Mobile face recognition technology and its ways of implementation

Earlier this year, Google introduced a new product: the Firebase Machine Learning Kit. ML Kit allows you to leverage the power of machine learning in Android and iOS applications and mobile face recognition. In this post, we will talk about how to use it to create an Android application for real-time face detection.

Face detection is just one of the computer vision capabilities that Firebase ML Kit offers (or rather makes it easier to use). This is a feature that can be useful in many applications: recognizing people in photos, working with selfies, adding emoji and other effects while taking a photo, taking pictures only when everyone is smiling with open eyes, etc. The possibilities are endless.

Physiognomy in a scientific way

Digital face recognition — an identification or confirmation of a person’s face using neural networks — is becoming a new reality that is increasingly entering our lives. Smartphones have long learned to find faces in photographs, social networks offer to tag friends in photographs and cameras on the streets and in transport “snatch” criminals from the crowd.

OpenCV is an open-source library for computer vision, image processing, and numerical algorithms with a fairly wide range of functionality. We have actively used it in our products, for example, the OCR Solutions system — a service for recognizing registration certificates, international passports, and other documents. Overall, OpenCV is an integral part of our AI and computer vision development stack. The library is implemented in C / C ++, there is support for Python, Java, Ruby, Matlab, Lua, and other languages.

Mobile face recognition technology and its ways of implementation

We are confident that we have what it takes to help you get your platform from the idea throughout design and development phases, all the way to successful deployment in a production environment!

Possibilities of OpenCV in working with mobile face recognition

One of the basic features that we often use. OpenCV is a fairly simple and straightforward API: if we want to cut out a part of the original image, we specify the coordinates, crop, and continue working. The first experiments in the field of machine face recognition were presented in the 1960s by Woody Bledsoe, a professor at the University of Texas at Austin and an artificial intelligence researcher.

His working group created a database of 800 pictures of people from different angles in a biometric photo mobile recognition system. Next, the scientists marked the faces with 46 coordinate points using a prototype of a modern tablet. Using a special algorithm, the system rotated faces at different angles, zoomed in and out. In the second step, the algorithm used 22 measurements, acting by Bayesian decision theory — so that the overall conclusion was as accurate as possible. As a result, the system developed by Bledsoe performed 100 times faster than a human. Important stages of mobile face recognition development:

In 1988, Michael Kirby and Lawrence Sirovich of Brown University applied the Eigenface approach using linear algebra to analyze images. They used fewer than 100 different values to mark up faces.
In 1991, Alex Pentland and Matthew Turk of MIT refined the Eigenfaces technology by harnessing environmental factors. They managed to automate the recognition process.
In the late 1990s, the Defense Advanced Research Projects Agency (DARPA) and the National Institute of Standards and Technology released the FERET program with the largest database of faces — more than 14 thousand images. It was originally used to find and recognize criminals around the world, but then it was released to the public.
Since 2010, Facebook has started using facial recognition to find users in posted photos and invite users to tag them.

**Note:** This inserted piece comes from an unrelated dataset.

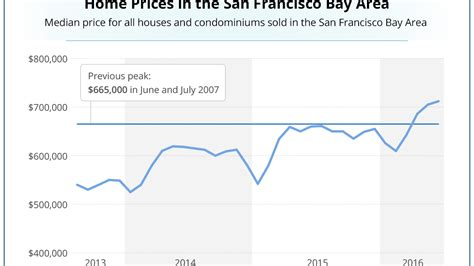 bay area housing bubble bay area housing prices surpass last bubble s record to hit an all time high silicon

OpenCV has quite powerful functionality for detecting (defining) objects in an image. This is realized thanks to pre-trained models based on neural networks. In the example that we will consider below, a trained model was used to determine the frontal image of a face in a photo (head rotation up to about 30 degrees is allowed). OpenCV allows you to find faces very quickly. At the same time, we do not identify the person’s identity, but with a certain degree of certainty, we can assume that the face is in this particular part of the frame. How does this happen?

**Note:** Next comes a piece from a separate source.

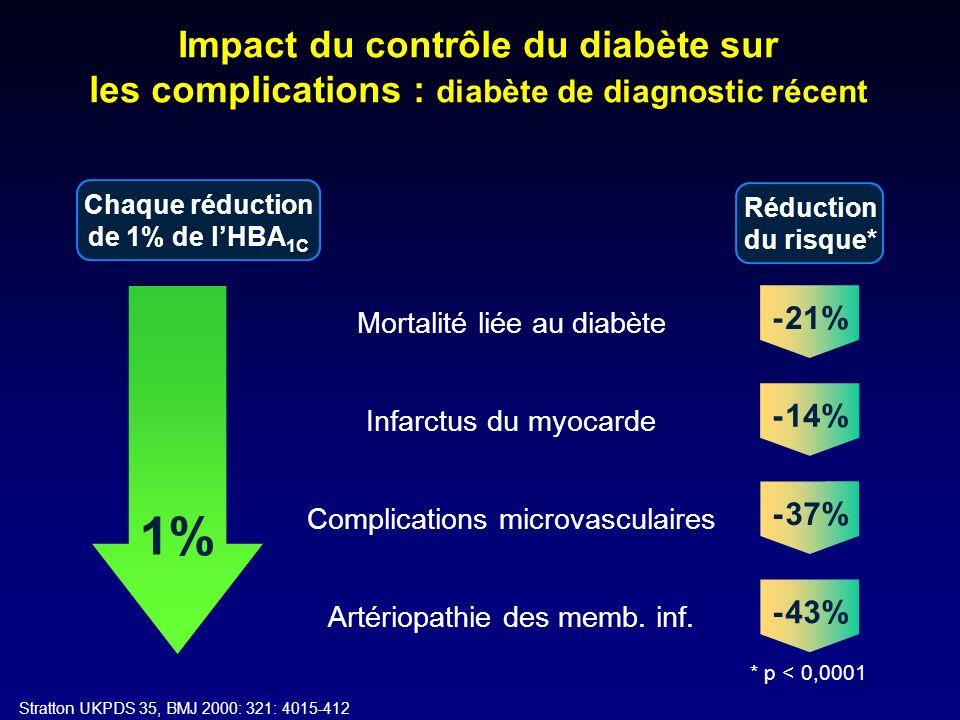 Chaque réduction de 1% de lHBA 1C Réduction du risque* 1% * p < 0,0001 Complications microvasculaires - 37% Artériopathie des memb. inf. - 43% Infarct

Several words as a conclusion

The principle of “sliding window” (Viola-Jones method) in mobile face recognition is used to search for faces. For each area of the image, over which the window passes, the Haar feature is calculated. The presence or absence of an object in the window is determined by the difference between the feature value and the learning threshold. The window slides over the entire image. Each time the image is traversed, it enlarges to find larger-scale faces.

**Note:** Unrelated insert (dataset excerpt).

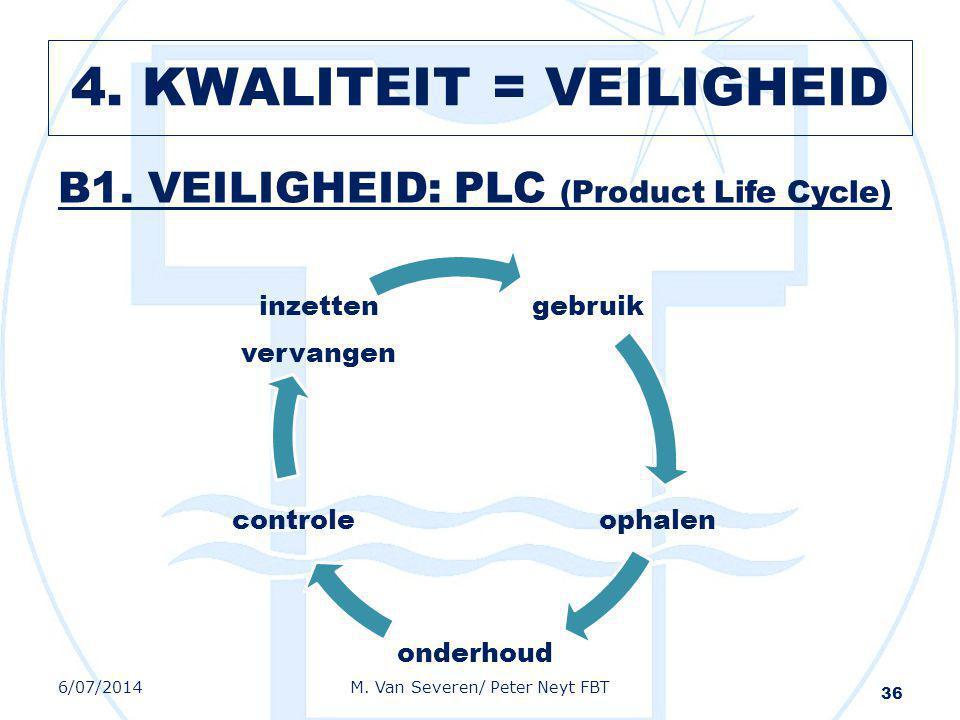 B1. VEILIGHEID: PLC (Product Life Cycle) 36 gebruik ophalen onderhoud controle inzetten vervangen 6/07/2014M. Van Severen/ Peter Neyt FBT 4. KWALITEIT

The Haar feature consists of contiguous rectangular regions. They are positioned on the image, then the pixel intensities in the areas are summed up, after which the difference between the sums is calculated. This difference will be the value of a certain feature (size), positioned in a certain way on the image. What all facial images have in common is that the area around the eyes is darker than the area around the cheeks. Therefore, a common Haar sign for faces is 2 adjacent rectangular regions lying on the eyes and cheeks.